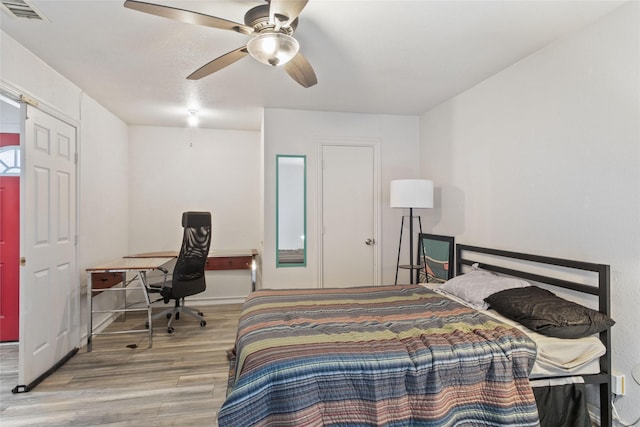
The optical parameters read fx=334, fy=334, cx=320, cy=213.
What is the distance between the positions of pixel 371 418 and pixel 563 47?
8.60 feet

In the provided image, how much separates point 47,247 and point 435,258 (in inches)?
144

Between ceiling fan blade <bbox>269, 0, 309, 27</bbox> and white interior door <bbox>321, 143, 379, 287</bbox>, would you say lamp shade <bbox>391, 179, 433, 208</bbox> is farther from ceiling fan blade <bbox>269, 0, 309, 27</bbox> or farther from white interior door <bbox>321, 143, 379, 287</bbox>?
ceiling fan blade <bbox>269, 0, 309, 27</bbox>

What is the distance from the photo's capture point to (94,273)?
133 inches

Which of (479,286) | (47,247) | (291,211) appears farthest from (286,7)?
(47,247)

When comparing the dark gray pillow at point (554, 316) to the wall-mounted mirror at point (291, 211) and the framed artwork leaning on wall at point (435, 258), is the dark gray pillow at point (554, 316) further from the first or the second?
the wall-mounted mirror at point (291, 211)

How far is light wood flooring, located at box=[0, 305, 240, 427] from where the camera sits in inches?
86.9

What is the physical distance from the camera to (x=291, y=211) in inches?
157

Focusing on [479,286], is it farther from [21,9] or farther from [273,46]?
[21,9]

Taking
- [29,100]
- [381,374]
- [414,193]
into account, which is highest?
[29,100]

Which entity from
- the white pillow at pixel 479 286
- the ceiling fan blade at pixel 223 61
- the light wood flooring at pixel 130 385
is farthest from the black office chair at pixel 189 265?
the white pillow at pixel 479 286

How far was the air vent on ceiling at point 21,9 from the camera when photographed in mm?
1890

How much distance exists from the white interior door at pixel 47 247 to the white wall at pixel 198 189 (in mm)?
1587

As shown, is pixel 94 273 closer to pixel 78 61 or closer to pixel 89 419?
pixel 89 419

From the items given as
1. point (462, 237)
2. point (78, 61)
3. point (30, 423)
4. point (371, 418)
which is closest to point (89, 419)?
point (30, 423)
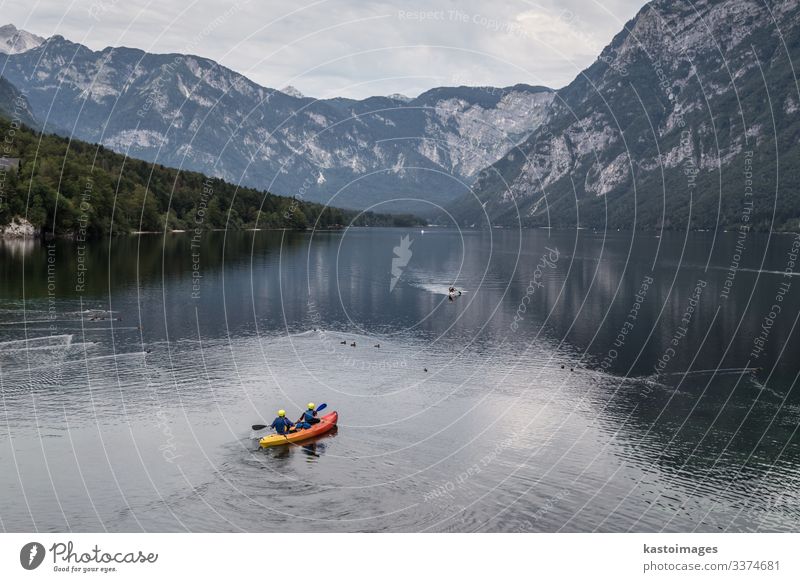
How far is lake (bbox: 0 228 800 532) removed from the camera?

(Exercise objective) Present every line of the listing above as a JSON list of strings, one string per line, with blank lines omitted and the pictures left out.

(Exercise response)
[
  "The optical parameters read fx=334, fy=334, cx=320, cy=213.",
  "What is the distance between the positions of pixel 371 418 and pixel 563 47?",
  "8.60 feet",
  "In the provided image, how much separates point 47,247 and point 435,258 (in inches)?",
  "144",
  "Between ceiling fan blade <bbox>269, 0, 309, 27</bbox> and white interior door <bbox>321, 143, 379, 287</bbox>, would you say lamp shade <bbox>391, 179, 433, 208</bbox> is farther from ceiling fan blade <bbox>269, 0, 309, 27</bbox> or farther from white interior door <bbox>321, 143, 379, 287</bbox>?",
  "ceiling fan blade <bbox>269, 0, 309, 27</bbox>",
  "What is the distance from the photo's capture point to (94,273)?",
  "133 inches",
  "Which of (479,286) | (47,247) | (291,211) appears farthest from (286,7)?",
  "(47,247)",
  "When comparing the dark gray pillow at point (554, 316) to the wall-mounted mirror at point (291, 211) and the framed artwork leaning on wall at point (435, 258), is the dark gray pillow at point (554, 316) further from the first or the second?",
  "the wall-mounted mirror at point (291, 211)",
  "How far is light wood flooring, located at box=[0, 305, 240, 427] from where the camera sits in inches?",
  "86.9",
  "What is the physical distance from the camera to (x=291, y=211) in inches?",
  "157",
  "Focusing on [479,286], is it farther from [21,9] or farther from [273,46]?",
  "[21,9]",
  "Taking",
  "- [29,100]",
  "- [381,374]",
  "- [414,193]",
  "into account, which is highest?",
  "[29,100]",
  "Which entity from",
  "- the white pillow at pixel 479 286",
  "- the ceiling fan blade at pixel 223 61",
  "- the light wood flooring at pixel 130 385",
  "is farthest from the black office chair at pixel 189 265?",
  "the white pillow at pixel 479 286",
  "How far was the air vent on ceiling at point 21,9 from the camera when photographed in mm?",
  "1890",
  "How much distance exists from the white interior door at pixel 47 247 to the white wall at pixel 198 189 (in mm)?",
  "1587",
  "As shown, is pixel 94 273 closer to pixel 78 61 or closer to pixel 89 419?",
  "pixel 89 419",
  "From the items given as",
  "1. point (462, 237)",
  "2. point (78, 61)",
  "3. point (30, 423)",
  "4. point (371, 418)",
  "which is closest to point (89, 419)?",
  "point (30, 423)",
  "How far is lake (bbox: 0 228 800 532) removed from the camera?"
]